MotoGP, Marc Márquez: “O passo mais difícil da minha carreira”

Marc Márquez termina a temporada de 2023 da MotoGP no topo do ranking de acidentes, 29º em 17 GPs. Demonstrando a sensação agora diminuída com o Honda RC-V. Foi inevitável a separação da seleção japonesa que lhe permitiu confirmar-se seis vezes campeão mundial, assinando páginas indeléveis da história. Para saudar o campeão de Cervera, a HRC criou um livro limitado a 93 exemplares que foi distribuído apenas aos membros da equipe e parceiros.

Um livro comemorativo

O “Livro das Despedidas” já está disponível aos fãs pelo menos em versão online. Aqui relembramos os gols e comemorações do Mundial, com muito material fotográfico interessante e textos curtos, que retratam o período 2013-2023, incluindo os momentos difíceis que começaram após aquele maldito acidente em Jerez em 2020. Um trecho do prefácio do próprio Marc também oferece um vislumbre da vida interior do seis vezes campeão de MotoGP e 59 vezes vencedor dos GPs da categoria rainha. Mais uma vez manifesta a sua profunda ligação com a equipa oficial Repsol Honda, onde deixa a sua equipa de colaboradores de confiança.

Saudação de Márquez

O campeão escreve: “Nossa jornada juntos começou em 2012, quando assinei meu primeiro contrato com a HRC, com apenas 19 anos. Naquele dia mal podia esperar para chegar a Valência para experimentar a moto, uma bicicleta e uma equipa com que sonhava desde criança. Juntos criamos milhares de memórias e vivemos alguns dos melhores e piores momentos da minha vida, mas sempre juntos. Entrei na equipa Repsol Honda ainda criança, uma criança com o sonho de ser campeão mundial. Agora sou um homem, um homem que aprendeu muito, não só sobre corridas, mas também do ponto de vista humano“.

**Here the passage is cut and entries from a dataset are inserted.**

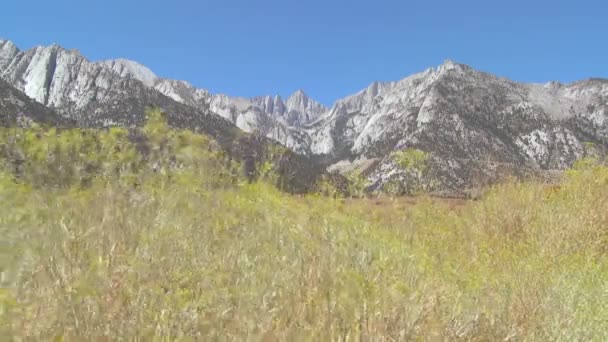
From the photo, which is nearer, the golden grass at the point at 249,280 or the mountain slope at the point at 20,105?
the golden grass at the point at 249,280

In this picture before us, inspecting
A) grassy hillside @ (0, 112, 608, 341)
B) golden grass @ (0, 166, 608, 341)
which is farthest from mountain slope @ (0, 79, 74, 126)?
golden grass @ (0, 166, 608, 341)

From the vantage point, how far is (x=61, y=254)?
326cm

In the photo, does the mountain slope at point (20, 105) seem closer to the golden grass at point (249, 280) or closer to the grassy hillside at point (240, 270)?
the grassy hillside at point (240, 270)

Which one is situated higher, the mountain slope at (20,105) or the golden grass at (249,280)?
the mountain slope at (20,105)

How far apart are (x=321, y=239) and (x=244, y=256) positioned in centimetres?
133

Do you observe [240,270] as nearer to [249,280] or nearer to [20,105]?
[249,280]

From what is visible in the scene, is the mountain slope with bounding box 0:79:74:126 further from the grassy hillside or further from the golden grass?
the golden grass

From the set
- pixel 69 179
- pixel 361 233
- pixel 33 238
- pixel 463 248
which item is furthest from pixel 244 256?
pixel 69 179

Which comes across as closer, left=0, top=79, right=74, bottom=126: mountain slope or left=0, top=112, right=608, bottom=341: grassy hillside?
left=0, top=112, right=608, bottom=341: grassy hillside

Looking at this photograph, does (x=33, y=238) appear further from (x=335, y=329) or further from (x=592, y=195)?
(x=592, y=195)

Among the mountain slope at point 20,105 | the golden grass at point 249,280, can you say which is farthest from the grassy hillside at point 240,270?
the mountain slope at point 20,105

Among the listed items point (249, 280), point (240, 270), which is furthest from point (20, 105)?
point (249, 280)

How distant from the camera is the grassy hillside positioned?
8.58 ft

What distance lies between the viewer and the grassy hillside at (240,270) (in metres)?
2.62
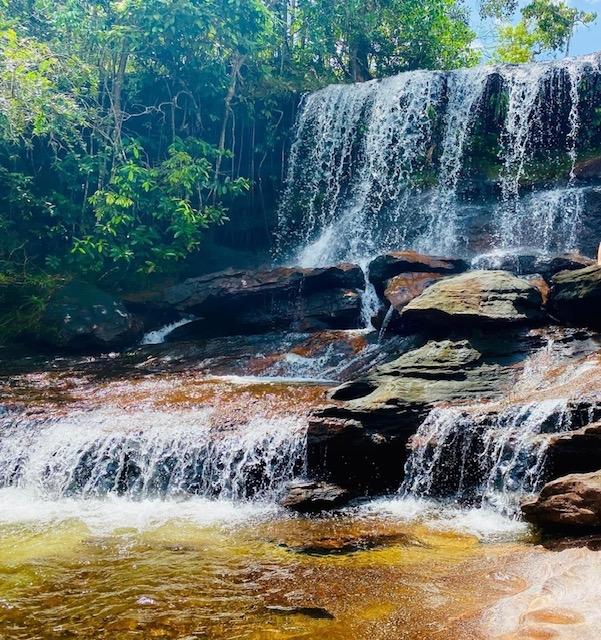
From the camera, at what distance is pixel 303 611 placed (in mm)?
4848

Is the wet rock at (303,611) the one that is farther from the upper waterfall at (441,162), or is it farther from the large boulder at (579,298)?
the upper waterfall at (441,162)

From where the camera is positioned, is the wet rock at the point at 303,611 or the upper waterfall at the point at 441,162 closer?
the wet rock at the point at 303,611

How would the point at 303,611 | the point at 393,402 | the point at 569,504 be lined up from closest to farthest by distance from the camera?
the point at 303,611 → the point at 569,504 → the point at 393,402

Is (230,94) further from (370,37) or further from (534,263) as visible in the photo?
(534,263)

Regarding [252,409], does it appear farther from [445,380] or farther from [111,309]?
[111,309]

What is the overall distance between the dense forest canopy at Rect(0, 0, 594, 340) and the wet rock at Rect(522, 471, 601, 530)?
13.8 m

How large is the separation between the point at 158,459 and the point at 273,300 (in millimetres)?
7648

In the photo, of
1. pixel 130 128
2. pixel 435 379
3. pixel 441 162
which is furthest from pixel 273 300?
pixel 130 128

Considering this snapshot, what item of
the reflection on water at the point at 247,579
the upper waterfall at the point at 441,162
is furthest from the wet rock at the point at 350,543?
the upper waterfall at the point at 441,162

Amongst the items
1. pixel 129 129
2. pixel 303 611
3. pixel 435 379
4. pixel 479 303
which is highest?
pixel 129 129

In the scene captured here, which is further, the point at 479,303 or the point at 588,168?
the point at 588,168

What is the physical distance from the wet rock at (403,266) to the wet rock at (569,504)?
835 centimetres

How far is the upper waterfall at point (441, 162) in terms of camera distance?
59.8ft

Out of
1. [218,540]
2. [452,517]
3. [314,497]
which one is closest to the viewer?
[218,540]
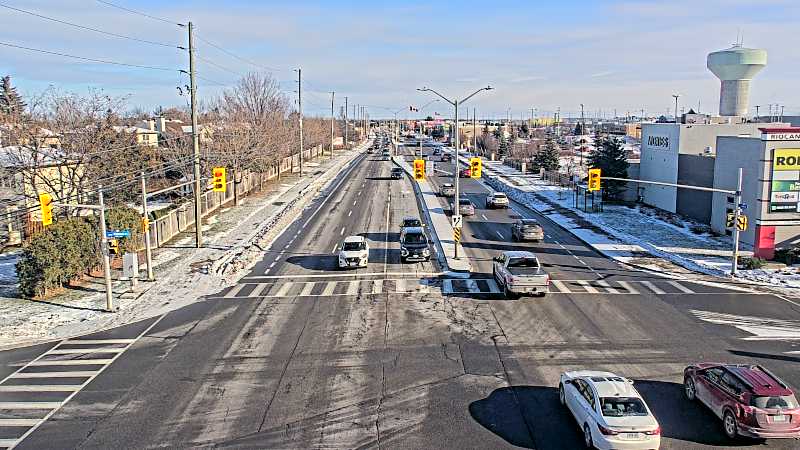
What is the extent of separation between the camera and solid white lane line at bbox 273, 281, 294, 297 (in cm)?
3014

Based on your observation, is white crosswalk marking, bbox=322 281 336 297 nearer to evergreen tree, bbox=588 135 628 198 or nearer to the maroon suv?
the maroon suv

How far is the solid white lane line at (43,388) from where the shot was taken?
19141mm

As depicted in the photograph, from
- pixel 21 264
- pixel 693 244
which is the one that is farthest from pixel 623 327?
pixel 21 264

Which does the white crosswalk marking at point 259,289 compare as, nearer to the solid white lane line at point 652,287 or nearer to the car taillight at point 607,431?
the solid white lane line at point 652,287

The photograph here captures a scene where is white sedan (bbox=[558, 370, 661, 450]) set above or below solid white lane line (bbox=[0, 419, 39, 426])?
above

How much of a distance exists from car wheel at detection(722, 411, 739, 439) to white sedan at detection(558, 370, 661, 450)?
2039 mm

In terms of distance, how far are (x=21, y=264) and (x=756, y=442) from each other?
1122 inches

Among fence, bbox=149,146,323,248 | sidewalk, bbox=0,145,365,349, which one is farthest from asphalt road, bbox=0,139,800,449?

Na Honda ele encontrou não só uma equipe vencedora, mas também uma família que sempre o apoiou. O suficiente para lhe permitir rescindir o contrato um ano antes, sem muitas discussões. “Em 2013 entrei em um novo ambiente que me recebeu de braços abertos. Encontrei amigos, irmãos, irmãs e tios na equipa e em 2014 a família voltou a crescer com a adesão de todos da Moto2. Juntos, passamos mais de 200 dias fora de casa, milhares de horas em aeroportos e aviões, em eventos, refeições ou comemorações, nos bons e maus momentos. Todos na HRC me influenciaram à sua maneira, não apenas na pista, mas também fora dela.“.

Seis títulos mundiais em sete, depois a lesão no braço e o início de um período complicado, tanto do ponto de vista de saúde como de resultados. Na próxima temporada de MotoGP Marc Márquez vai tentar uma nova aventura com a Ducati da equipa satélite Gresini, um salto para o desconhecido que exigiu muita coragem e cabelos na barriga. “Agora estou enfrentando o maior e mais difícil passo da minha carreira, deixando a certeza e a segurança de uma fábrica, de uma equipe, de uma família com a qual cresci. Às vezes na vida você tem que correr riscos e sair da sua zona de conforto, e é aí que estou agora. Espero que um dia voltemos a sorrir e a dançar juntos, como sempre fizemos nestes onze anos. Você foi, é e sempre será minha família, onde quer que eu esteja“.